WESTFIELD TWP. — It’s been less than a month since the Ohio Department of Education released its latest slew of grades for Ohio schools and districts, scoring public education on a scale of A to F that allows parents to see firsthand how their districts academically fare.
In Medina County, that report has put Cloverleaf Superintendent Daryl Kubilus in the position of explaining exactly why Cloverleaf received an overall grade of a D — the lowest grade in the county.
“My goal here is to answer three questions; where were we, because I think you need that perspective to understand the answer to the second question, (which) is where are we and we will understand where we are as of today and finally you will understand where we are going,” Kubilus said Monday during a school board work session.
Boiling the district’s grade down to just a few simple explanations is not easy because the state uses a complex system of standardized test scores, benchmarking metrics and averages to determine student proficiency in multiple subjects, student growth from year-to-year and how districts handle areas of progress and achievement.
When parents see the report — typically released each fall — they are seeing a set of letter grades that reflect the scores of the standardized tests administered the previous spring with some emphasize on how those scores compare to previous years.
In the case of the September report card that focused on the 2017-18 school year, Cloverleaf’s overall grade of a D was the composite grade based on the individual grades in six components: achievement, progress, gap closing, improving at-risk K-3 readers, graduation rate and prepared for success.
One particular area — progress — is where Cloverleaf received an F, the lowest possible grade, which contributed to why the district ranks at the bottom of Medina County’s seven public school districts.
Progress measures student growth based on past test score performance. Districts often use the progress grade to see if students are making more than a year’s worth of growth in one school year. The grade is calculated by averaging the district’s past three academic years.
Kubilus said it was the averaging of those past three academic years that contributed to the district’s poor progress grade on this year’s report card. The district scored an F this year as well as F grades for progress for the 2016-17 and 2015-16 school years.
Three years ago was when changes to state testing — namely Ohio leaving the multi-state consortium known as the Partnership for Assessment of Readiness for College and Careers (PARCC) —resulted in upheaval for many districts. The subsequent assessments, developed by the American Institutes for Research (AIR), are a more rigorous form of testing that hit Cloverleaf harder than some other area districts, Kubilus said.
Board President Jeff Schreiber asked Kubilus if all school districts in the state “stumbled” when the testing was switched.
“We stumbled worse,” Kubilus said. “The change that occurred between PARRC and AIR, we weren’t as well-prepared.”
Once the 2015-16 scores drop off of the three-year average next year, Kubilus said he anticipates Cloverleaf will have a higher grade for the progress component.
According to district improvement initiatives provided by Kubilus during the meeting, another problem facing Cloverleaf is that graduation rate as determined by the state.
Kubilus said the report measures the percentage of students that graduate in either four or five years.
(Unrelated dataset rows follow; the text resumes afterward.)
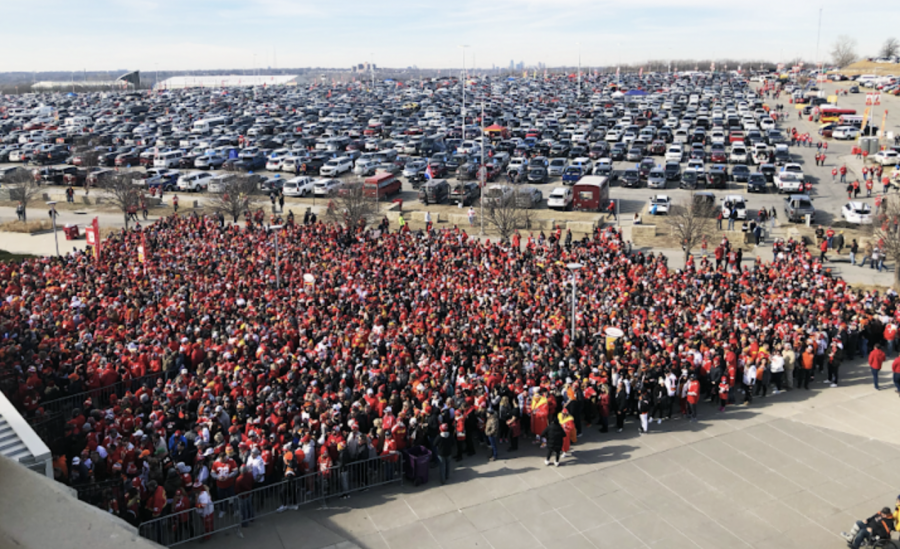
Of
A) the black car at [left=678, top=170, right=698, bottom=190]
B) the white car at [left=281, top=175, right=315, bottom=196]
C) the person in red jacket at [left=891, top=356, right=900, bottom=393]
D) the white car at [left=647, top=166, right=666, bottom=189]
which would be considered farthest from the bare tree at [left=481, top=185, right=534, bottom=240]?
the person in red jacket at [left=891, top=356, right=900, bottom=393]

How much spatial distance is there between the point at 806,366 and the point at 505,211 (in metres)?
17.6

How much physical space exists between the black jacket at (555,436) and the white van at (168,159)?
50845mm

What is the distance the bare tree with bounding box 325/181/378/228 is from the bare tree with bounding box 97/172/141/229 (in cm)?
1042

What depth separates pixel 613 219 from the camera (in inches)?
1508

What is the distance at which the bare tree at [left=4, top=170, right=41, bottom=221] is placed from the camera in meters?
40.1

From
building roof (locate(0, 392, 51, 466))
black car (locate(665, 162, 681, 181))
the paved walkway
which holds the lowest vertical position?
the paved walkway

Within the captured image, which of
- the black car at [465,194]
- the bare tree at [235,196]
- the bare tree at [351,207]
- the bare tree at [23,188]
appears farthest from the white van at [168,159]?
the black car at [465,194]

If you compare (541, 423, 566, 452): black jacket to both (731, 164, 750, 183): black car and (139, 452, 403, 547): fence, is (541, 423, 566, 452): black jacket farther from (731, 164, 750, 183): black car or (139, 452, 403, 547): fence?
(731, 164, 750, 183): black car

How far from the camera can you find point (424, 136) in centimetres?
7156

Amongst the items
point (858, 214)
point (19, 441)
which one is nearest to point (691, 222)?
point (858, 214)

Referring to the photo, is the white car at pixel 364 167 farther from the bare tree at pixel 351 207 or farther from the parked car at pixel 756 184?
the parked car at pixel 756 184

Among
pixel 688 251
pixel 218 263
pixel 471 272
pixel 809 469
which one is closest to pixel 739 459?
pixel 809 469

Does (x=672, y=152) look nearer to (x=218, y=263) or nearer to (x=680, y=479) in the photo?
(x=218, y=263)

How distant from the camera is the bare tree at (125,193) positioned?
124 feet
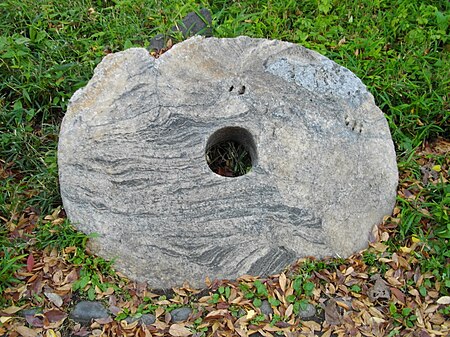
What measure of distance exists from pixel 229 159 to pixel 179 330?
1.22 meters

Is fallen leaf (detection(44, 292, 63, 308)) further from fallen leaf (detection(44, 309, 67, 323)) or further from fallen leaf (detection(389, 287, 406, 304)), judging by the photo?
fallen leaf (detection(389, 287, 406, 304))

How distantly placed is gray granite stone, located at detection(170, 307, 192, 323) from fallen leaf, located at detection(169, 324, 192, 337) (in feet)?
0.21

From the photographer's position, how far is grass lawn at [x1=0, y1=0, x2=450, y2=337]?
3.01 meters

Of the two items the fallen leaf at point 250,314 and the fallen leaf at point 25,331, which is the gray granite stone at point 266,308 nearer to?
the fallen leaf at point 250,314

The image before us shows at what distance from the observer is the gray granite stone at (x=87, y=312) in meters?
2.97

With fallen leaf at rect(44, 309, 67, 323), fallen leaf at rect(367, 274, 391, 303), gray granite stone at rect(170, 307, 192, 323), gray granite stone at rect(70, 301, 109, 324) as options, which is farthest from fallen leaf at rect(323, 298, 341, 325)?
fallen leaf at rect(44, 309, 67, 323)

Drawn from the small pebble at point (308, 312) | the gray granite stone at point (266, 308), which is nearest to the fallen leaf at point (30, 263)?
the gray granite stone at point (266, 308)

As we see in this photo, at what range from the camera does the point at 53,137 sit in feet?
12.6

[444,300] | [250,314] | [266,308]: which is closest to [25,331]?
[250,314]

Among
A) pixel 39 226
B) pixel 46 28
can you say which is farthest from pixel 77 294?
pixel 46 28

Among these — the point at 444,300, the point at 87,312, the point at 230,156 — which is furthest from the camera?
the point at 230,156

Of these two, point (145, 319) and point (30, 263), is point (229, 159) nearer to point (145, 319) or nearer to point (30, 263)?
point (145, 319)

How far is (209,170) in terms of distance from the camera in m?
3.16

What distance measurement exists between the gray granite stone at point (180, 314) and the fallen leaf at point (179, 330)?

Cloverleaf had a four-year graduation rate of 87.8 percent and a five-year graduation rate of 91 percent.
The district receives a penalty when a student takes more than the traditional four years to graduate, as well as when students elect to drop out, he said.
“Looking at this, our reported four-year graduation rate for next year as of right now is 90.2 percent, you won’t see that on the report card until next year,” Kubilus said.
“The rate I’m concerned about, which you will never see on the report card is the real graduation rate unbounded by time, 96.7 percent.”
Kubilus said Cloverleaf’s goal is to have 99 percent of students graduate, regardless of how many years it takes for them to receive a diploma.
Board President Jeff Schreiber said that while Kubilus has acknowledged responsibility for the district’s report card performance, it is not solely the superintendent’s responsibility.
“The truth is we all own that, so as the board, superintendent, we all own that,” Schreiber said. “We are not looking as the board to accuse anyone, point fingers, be suspicious or anything.”
Schreiber said the board wants to take a look at how the district is allocating its resources and make any necessary changes for improvement.
Kubilus said that while the data metrics taken from the report can show more to the story than meets the eye, an overall D grade is simply not acceptable.
“We are committed to not having a similar result again,” he said. “The resolve for improvement never ceases.”